» What is asked: Transcribe all of the data below character for character, omitting the pictures.

» Data in this exercise:
──────
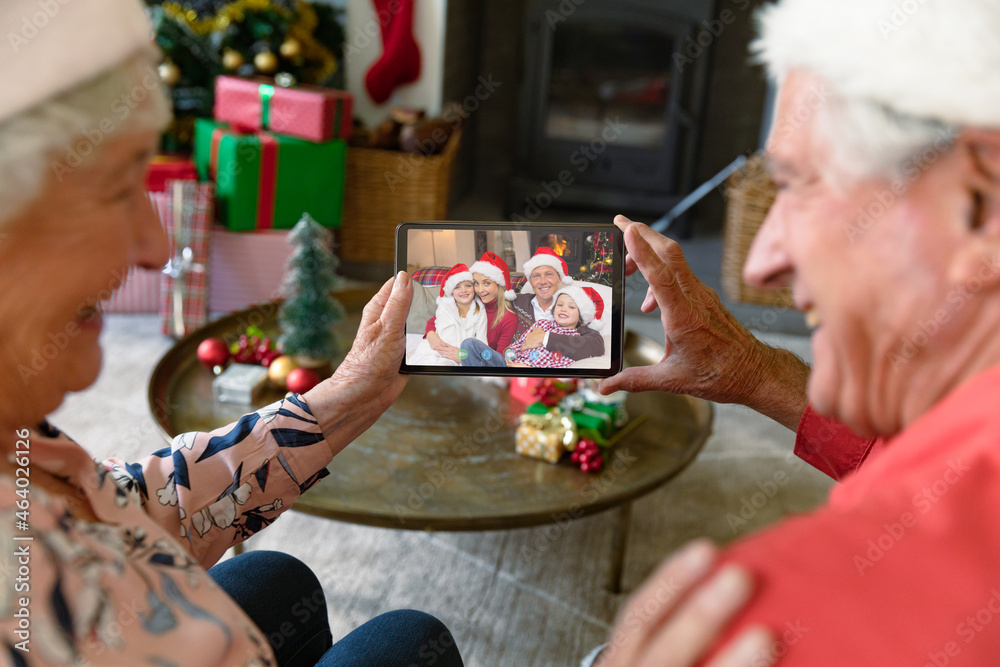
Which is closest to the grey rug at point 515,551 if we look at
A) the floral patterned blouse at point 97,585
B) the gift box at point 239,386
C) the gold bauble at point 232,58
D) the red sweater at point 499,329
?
the gift box at point 239,386

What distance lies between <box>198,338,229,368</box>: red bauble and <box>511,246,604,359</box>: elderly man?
2.81 feet

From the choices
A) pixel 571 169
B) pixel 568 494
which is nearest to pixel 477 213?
pixel 571 169

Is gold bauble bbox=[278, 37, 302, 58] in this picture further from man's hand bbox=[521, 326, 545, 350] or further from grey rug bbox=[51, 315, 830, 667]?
man's hand bbox=[521, 326, 545, 350]

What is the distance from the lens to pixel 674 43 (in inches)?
133

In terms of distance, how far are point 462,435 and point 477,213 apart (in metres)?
2.37

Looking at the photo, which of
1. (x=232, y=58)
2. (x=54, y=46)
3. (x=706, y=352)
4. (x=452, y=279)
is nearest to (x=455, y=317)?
(x=452, y=279)

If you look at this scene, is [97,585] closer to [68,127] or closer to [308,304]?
[68,127]

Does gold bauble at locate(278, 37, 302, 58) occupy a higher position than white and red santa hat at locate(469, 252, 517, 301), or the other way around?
gold bauble at locate(278, 37, 302, 58)

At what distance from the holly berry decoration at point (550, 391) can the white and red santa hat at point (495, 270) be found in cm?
53

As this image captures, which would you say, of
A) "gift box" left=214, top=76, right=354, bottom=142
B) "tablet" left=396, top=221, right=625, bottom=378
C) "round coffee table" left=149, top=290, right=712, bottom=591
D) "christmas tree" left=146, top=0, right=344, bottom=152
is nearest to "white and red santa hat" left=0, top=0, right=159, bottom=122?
"tablet" left=396, top=221, right=625, bottom=378

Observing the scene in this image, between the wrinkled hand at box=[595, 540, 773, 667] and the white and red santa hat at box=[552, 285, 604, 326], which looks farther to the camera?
the white and red santa hat at box=[552, 285, 604, 326]

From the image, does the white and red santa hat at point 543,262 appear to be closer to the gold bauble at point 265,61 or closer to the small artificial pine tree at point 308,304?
the small artificial pine tree at point 308,304

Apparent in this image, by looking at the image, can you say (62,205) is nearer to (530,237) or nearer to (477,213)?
(530,237)

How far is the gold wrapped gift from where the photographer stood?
1571 millimetres
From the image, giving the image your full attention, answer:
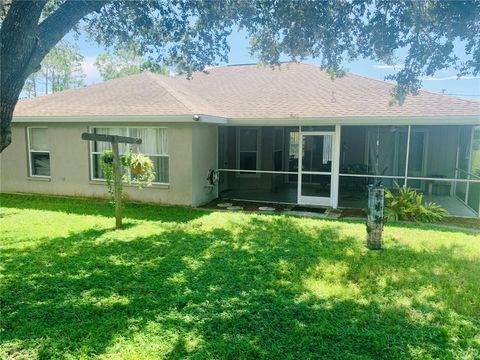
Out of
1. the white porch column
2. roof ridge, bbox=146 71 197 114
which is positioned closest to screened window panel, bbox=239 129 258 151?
roof ridge, bbox=146 71 197 114

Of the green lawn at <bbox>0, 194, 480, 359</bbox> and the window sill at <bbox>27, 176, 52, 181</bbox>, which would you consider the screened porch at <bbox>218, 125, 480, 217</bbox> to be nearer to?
the green lawn at <bbox>0, 194, 480, 359</bbox>

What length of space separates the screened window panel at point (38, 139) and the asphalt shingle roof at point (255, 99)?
27.9 inches

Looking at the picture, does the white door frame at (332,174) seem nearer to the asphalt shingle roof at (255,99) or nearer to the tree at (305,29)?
the asphalt shingle roof at (255,99)

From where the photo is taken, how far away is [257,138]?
14328mm

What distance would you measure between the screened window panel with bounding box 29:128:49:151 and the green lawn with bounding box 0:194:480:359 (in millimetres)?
5224

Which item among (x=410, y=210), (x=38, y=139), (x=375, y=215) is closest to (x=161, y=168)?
(x=38, y=139)

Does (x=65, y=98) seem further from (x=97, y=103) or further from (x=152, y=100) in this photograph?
(x=152, y=100)

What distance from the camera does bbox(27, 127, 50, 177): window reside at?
41.7ft

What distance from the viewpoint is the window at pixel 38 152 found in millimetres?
12695

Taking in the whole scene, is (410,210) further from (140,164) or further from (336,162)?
(140,164)

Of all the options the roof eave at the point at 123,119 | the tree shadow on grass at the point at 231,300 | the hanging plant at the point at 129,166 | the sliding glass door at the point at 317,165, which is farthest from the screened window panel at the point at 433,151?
the hanging plant at the point at 129,166

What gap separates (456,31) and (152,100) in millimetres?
8593

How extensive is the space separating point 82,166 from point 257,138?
6622 mm

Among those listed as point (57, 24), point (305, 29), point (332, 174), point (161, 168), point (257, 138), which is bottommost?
point (332, 174)
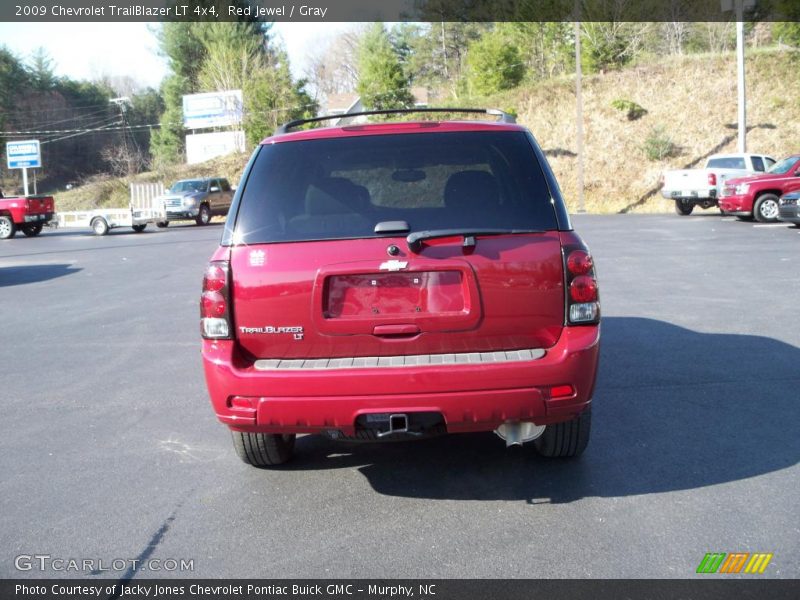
──────
» Answer to the exercise:
Which is closest to the grey rug at point 515,551 if we look at
A) the floral patterned blouse at point 97,585
B) the gift box at point 239,386
C) the gold bauble at point 232,58
D) the red sweater at point 499,329
?
the gift box at point 239,386

What distance lies between <box>198,338,229,368</box>: red bauble and <box>511,246,604,359</box>: elderly man?
2.81 feet

From the choices
A) pixel 571 169
B) pixel 568 494
which is nearest to pixel 477 213?
pixel 571 169

Is gold bauble bbox=[278, 37, 302, 58] in this picture further from man's hand bbox=[521, 326, 545, 350] or further from grey rug bbox=[51, 315, 830, 667]?
man's hand bbox=[521, 326, 545, 350]

What is the distance from the lens to pixel 674 43 (in inches)?
133

In terms of distance, how far are point 462,435 and point 477,213 apart (in metres)?
2.37

Looking at the photo, which of
1. (x=232, y=58)
2. (x=54, y=46)
3. (x=706, y=352)
4. (x=452, y=279)
is nearest to (x=455, y=317)?
(x=452, y=279)

If you look at this scene, is [97,585] closer to [68,127] or closer to [308,304]?
[68,127]

Does gold bauble at locate(278, 37, 302, 58) occupy a higher position than white and red santa hat at locate(469, 252, 517, 301), or the other way around?
gold bauble at locate(278, 37, 302, 58)

At what distance from the holly berry decoration at point (550, 391) can the white and red santa hat at point (495, 270) be found in cm?
53

As this image captures, which would you say, of
A) "gift box" left=214, top=76, right=354, bottom=142
B) "tablet" left=396, top=221, right=625, bottom=378
C) "round coffee table" left=149, top=290, right=712, bottom=591
D) "christmas tree" left=146, top=0, right=344, bottom=152
is nearest to "white and red santa hat" left=0, top=0, right=159, bottom=122?
"tablet" left=396, top=221, right=625, bottom=378

Observing the scene in this image, between the wrinkled hand at box=[595, 540, 773, 667] and the white and red santa hat at box=[552, 285, 604, 326], which looks farther to the camera?
the white and red santa hat at box=[552, 285, 604, 326]

From the image, does the white and red santa hat at point 543,262 appear to be closer to the gold bauble at point 265,61 or closer to the small artificial pine tree at point 308,304?
the small artificial pine tree at point 308,304

Apparent in this image, by looking at the image, can you say (62,205) is nearer to (530,237) or nearer to (477,213)?
(530,237)

How far is the gold wrapped gift from where the photographer stood?
1571 millimetres
From the image, giving the image your full attention, answer:
Out of
1. the white porch column
2. roof ridge, bbox=146 71 197 114
which is positioned closest to screened window panel, bbox=239 129 258 151?
roof ridge, bbox=146 71 197 114

Of the green lawn at <bbox>0, 194, 480, 359</bbox> and the window sill at <bbox>27, 176, 52, 181</bbox>, which would you consider the screened porch at <bbox>218, 125, 480, 217</bbox> to be nearer to?
the green lawn at <bbox>0, 194, 480, 359</bbox>

What length of space separates the screened window panel at point (38, 139) and the asphalt shingle roof at point (255, 99)?
27.9 inches

Looking at the picture, does the white door frame at (332,174) seem nearer to the asphalt shingle roof at (255,99) or nearer to the tree at (305,29)?
the asphalt shingle roof at (255,99)

From where the photo is taken, how far away is [257,138]?
14328mm

What distance would you measure between the screened window panel with bounding box 29:128:49:151 and the green lawn with bounding box 0:194:480:359 (in millimetres)?
5224

Which item among (x=410, y=210), (x=38, y=139), (x=375, y=215) is closest to (x=161, y=168)?
(x=38, y=139)

Does (x=65, y=98) seem further from (x=97, y=103) or further from (x=152, y=100) in this photograph?
(x=152, y=100)

What distance from the camera does bbox(27, 127, 50, 177): window reside at?
41.7ft

What distance from the viewpoint is the window at pixel 38 152 found in millimetres?
12695

Taking in the whole scene, is (410,210) further from (140,164) or further from (336,162)?
(140,164)

Of all the options the roof eave at the point at 123,119 | the tree shadow on grass at the point at 231,300 | the hanging plant at the point at 129,166 | the sliding glass door at the point at 317,165, which is farthest from the screened window panel at the point at 433,151?
the hanging plant at the point at 129,166

What gap separates (456,31) and (152,100) in millimetres?
8593

How extensive is the space separating point 82,166 from point 257,138?
6622 mm

Among those listed as point (57, 24), point (305, 29), point (332, 174), point (161, 168), point (257, 138), which is bottommost?
point (332, 174)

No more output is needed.